The International Development Association (IDA), a subsidiary of the World Bank, has recently granted $30 million to Liberia. The funds are intended to finance the Liberia Urban Water Supply Project (UWSP).
Through its subsidiary, the International Development Association (IDA), the World Bank’s Board of Directors has just approved the release of $30 million for Liberia’s capital, Monrovia. The total includes two types of financing: $24.74 million in loans and $5.26 million in grants from this World Bank subsidiary dedicated to developing countries.

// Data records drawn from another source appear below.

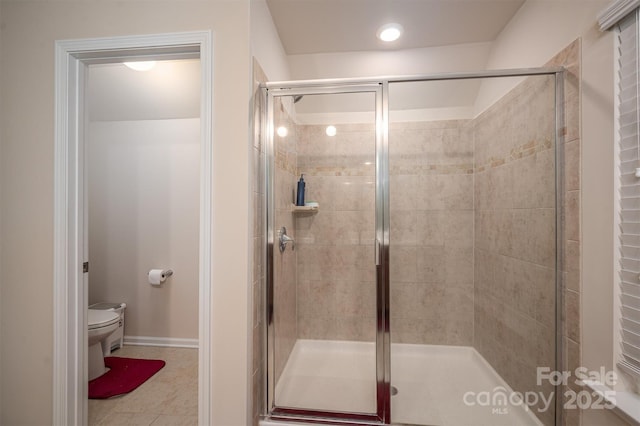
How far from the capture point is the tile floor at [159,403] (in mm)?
1615

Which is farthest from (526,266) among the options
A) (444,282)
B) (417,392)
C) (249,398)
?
(249,398)

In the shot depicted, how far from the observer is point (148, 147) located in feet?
8.31

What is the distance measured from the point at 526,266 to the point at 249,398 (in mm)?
1559

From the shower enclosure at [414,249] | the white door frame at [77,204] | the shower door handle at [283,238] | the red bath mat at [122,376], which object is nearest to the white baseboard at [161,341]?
the red bath mat at [122,376]

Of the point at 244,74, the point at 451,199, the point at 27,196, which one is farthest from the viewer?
the point at 451,199

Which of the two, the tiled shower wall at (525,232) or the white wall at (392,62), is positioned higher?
the white wall at (392,62)

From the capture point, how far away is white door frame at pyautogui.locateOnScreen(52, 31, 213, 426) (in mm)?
1295

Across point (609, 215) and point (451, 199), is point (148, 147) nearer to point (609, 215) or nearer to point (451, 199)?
point (451, 199)

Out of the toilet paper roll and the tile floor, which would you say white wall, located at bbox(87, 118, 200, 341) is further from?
the tile floor

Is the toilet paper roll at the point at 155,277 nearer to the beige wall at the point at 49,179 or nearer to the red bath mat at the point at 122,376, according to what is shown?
the red bath mat at the point at 122,376

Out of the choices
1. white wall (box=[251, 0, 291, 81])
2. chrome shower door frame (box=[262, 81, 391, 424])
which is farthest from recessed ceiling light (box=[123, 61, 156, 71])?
chrome shower door frame (box=[262, 81, 391, 424])

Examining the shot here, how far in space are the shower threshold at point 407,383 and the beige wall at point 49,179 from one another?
0.46 meters

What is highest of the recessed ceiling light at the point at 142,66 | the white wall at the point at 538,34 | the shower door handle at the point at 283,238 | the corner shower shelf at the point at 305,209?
the recessed ceiling light at the point at 142,66

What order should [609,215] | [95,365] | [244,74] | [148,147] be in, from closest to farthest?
[609,215], [244,74], [95,365], [148,147]
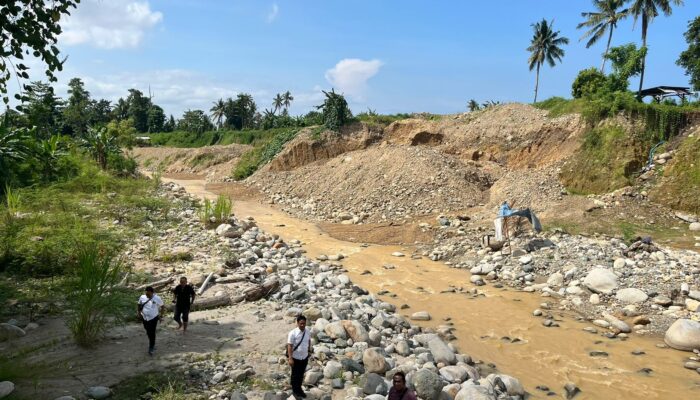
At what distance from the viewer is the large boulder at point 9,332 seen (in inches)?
249

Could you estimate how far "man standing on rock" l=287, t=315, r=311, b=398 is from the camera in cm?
524

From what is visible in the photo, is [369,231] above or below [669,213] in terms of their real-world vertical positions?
below

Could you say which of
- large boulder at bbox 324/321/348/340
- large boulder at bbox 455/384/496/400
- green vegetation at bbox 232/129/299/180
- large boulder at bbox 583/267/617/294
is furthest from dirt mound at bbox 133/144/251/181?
large boulder at bbox 455/384/496/400

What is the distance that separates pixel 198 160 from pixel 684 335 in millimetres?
43194

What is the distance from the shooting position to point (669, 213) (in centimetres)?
1477

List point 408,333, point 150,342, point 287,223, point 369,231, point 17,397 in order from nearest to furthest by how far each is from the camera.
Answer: point 17,397 → point 150,342 → point 408,333 → point 369,231 → point 287,223

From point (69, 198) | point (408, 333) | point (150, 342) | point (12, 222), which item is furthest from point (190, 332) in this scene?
point (69, 198)

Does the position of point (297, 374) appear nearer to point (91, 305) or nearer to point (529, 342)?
point (91, 305)

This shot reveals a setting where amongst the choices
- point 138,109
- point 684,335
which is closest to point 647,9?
point 684,335

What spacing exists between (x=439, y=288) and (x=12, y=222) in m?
10.7

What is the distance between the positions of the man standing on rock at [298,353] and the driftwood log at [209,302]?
3555 mm

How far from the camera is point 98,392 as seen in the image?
16.4ft

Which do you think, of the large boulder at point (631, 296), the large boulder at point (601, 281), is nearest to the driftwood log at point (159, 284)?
the large boulder at point (601, 281)

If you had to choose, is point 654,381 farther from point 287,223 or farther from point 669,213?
point 287,223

The funds are intended to finance the Liberia Urban Water Supply Project (UWSP). In the Liberian capital Monrovia, the UWSP will include the rehabilitation and extension of the drinking water distribution network. In concrete terms, this involves the installation of a 21 km main pipeline and the rehabilitation of 20 km of the distribution network. The project also includes the rehabilitation of the White Plains drinking water plant.
This station was built in 1957 with funding from the United States. With the support of many development partners, it had been expanded in 1970. At that time, it provided 68,100 m³ of drinking water per day to the people of Monrovia. The 1990 conflict having destroyed this capacity, the installation remained damaged for a long time without any repairs being considered. In 2009, the drinking water plant provided only 7,600 m³ of water per day, leaving some of the population in a state of “resourcefulness”.
More than 52,000 beneficiaries in Monrovia
The Liberia Water and Sewer Corporation (LWSC) public company will also be responsible for building a sludge-treatment plant and a 10 km power line to supply the drinking water plant.
The UWSP is in line with Liberia’s “Pro-Poor Prosperity and Development Programme”, which calls for an increase in the number of households, institutions and communities with access to water, sanitation and hygiene facilities,” says Larisa Leshchenko, World Bank Country Director for Liberia.
The World Bank estimates that IDA funding will provide at least 10,000 new domestic connections and 50 standpipes, serving about 52,000 people in Liberia’s capital. The UWSP will also reach the cities of Buchanan, Kakata and Zwedru.